Welche Veränderungen waren Dir wichtig, nachdem Du künstlerischer Leiter wurdest?
Für uns wurden die vielen kleinen Unterwanderungs-Manöver immer wichtiger. In künstlerischer Hinsicht war es ein großes Glück, dass eine ehemalige Tennishalle von Bund und Land als neue Spielsätte ertüchtigt worden war und eine Mittelbühne eingebaut werden konnte.
Vieles war komplett neu beim Moers-Festival. Was für Reaktionen bekamt ihr?
Viele Leute haben es nicht gern, wenn man Angestammtes verändert. Manche finden es gut, aber andere können nichts damit anfangen. Die drohen wirklich, sie kommen nicht mehr.
Wie war es bei den vielen früheren Veränderungen in den letzten 50 Jahre?

------------

## Aufgabenstellungen
(1) Tausche „Tennishalle“ gegen „Lagerhalle“ und gib dabei das Interview zum Moers-Festival ab der Stelle mit „Welche Veränderungen waren“ bis einschließlich „kommen nicht mehr.“ wieder.
(2) Führe das Interview zum Moers-Festival dort weiter, wo es aufhört.
Das Material spielt hier keine Rolle.

## Daten im Anschluss
------------

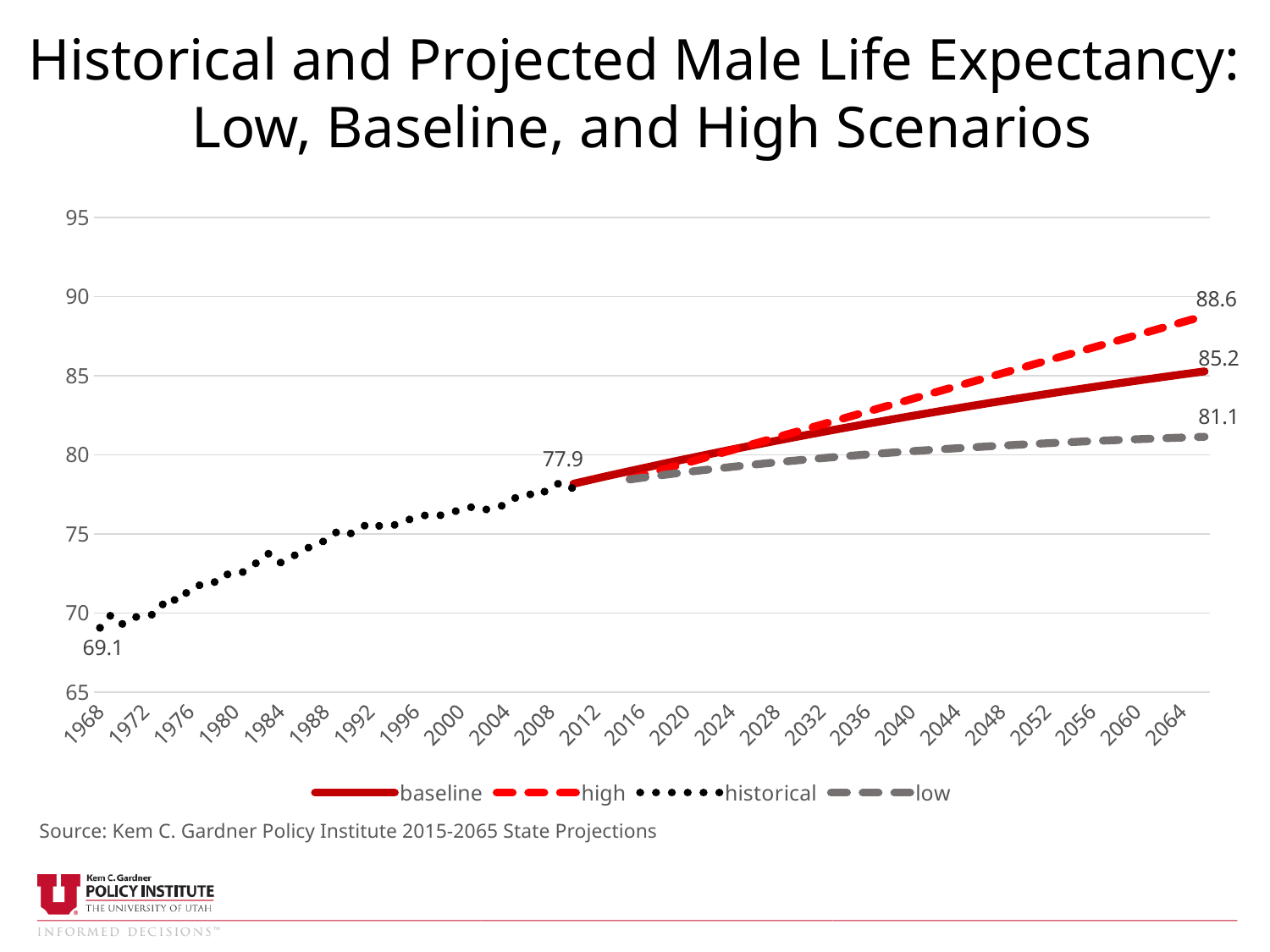
Which scenario ends with the highest projected male life expectancy? high What is the first labeled value of the historical series? 69.1 How many series does the legend list? 4 What is the final projected value of the high scenario? 88.6 What is the difference between the final high scenario value and the final low scenario value? 7.5 What is the final projected value of the low scenario? 81.1 What is the last labeled value of the historical series? 77.9 Is the low scenario's value in 2040 greater or less than 85? less What type of chart is shown on the slide? line chart Does the historical series rise or fall from 1968 onward? rise What is the final projected value of the baseline scenario? 85.2 Which scenario ends with the lowest projected male life expectancy? low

------------

## Lösungen
(1)
Welche Veränderungen waren Dir wichtig, nachdem Du künstlerischer Leiter wurdest?
Für uns wurden die vielen kleinen Unterwanderungs-Manöver immer wichtiger. In künstlerischer Hinsicht war es ein großes Glück, dass eine ehemalige Lagerhalle von Bund und Land als neue Spielsätte ertüchtigt worden war und eine Mittelbühne eingebaut werden konnte.
Vieles war komplett neu beim Moers-Festival. Was für Reaktionen bekamt ihr?
Viele Leute haben es nicht gern, wenn man Angestammtes verändert. Manche finden es gut, aber andere können nichts damit anfangen. Die drohen wirklich, sie kommen nicht mehr.

(2)
Eben. Das gab es bei jedem, zum Beispiel beim Ortswechsel vom Schlosshof in den Freizeitpark, was eine Notwendigkeit war. Es ging nicht anders, weil alles immer größer wurde und mittlerweile über 1000 Leute zum Festival kamen. Irgendwann waren es über 4000 Leute - Burkhard ist dann in die Eishalle gewechselt, woraufhin dann erstmal ca 2000 Leute nicht mehr kamen. Die Hälfte des Publikums hatte gesagt, die Atmosphäre ist weg. Aber da hat jeder seine Vorlieben.
Wie hast Du die Atmosphäre im Zelt erlebt?
Ich persönlich fand das Zelt nicht so optimal. Innen drin fand ich es immer sehr schwierig mit der Konzentration auf die Musik. Allein die Unruhe durch viele Leute, die hin und her liefen überall.
Alles hat seine Zeit - das macht den Reiz der Historie dieses Festivals aus. Welche spezifischen Leistungen würdest du deinen Vorgängern attestieren?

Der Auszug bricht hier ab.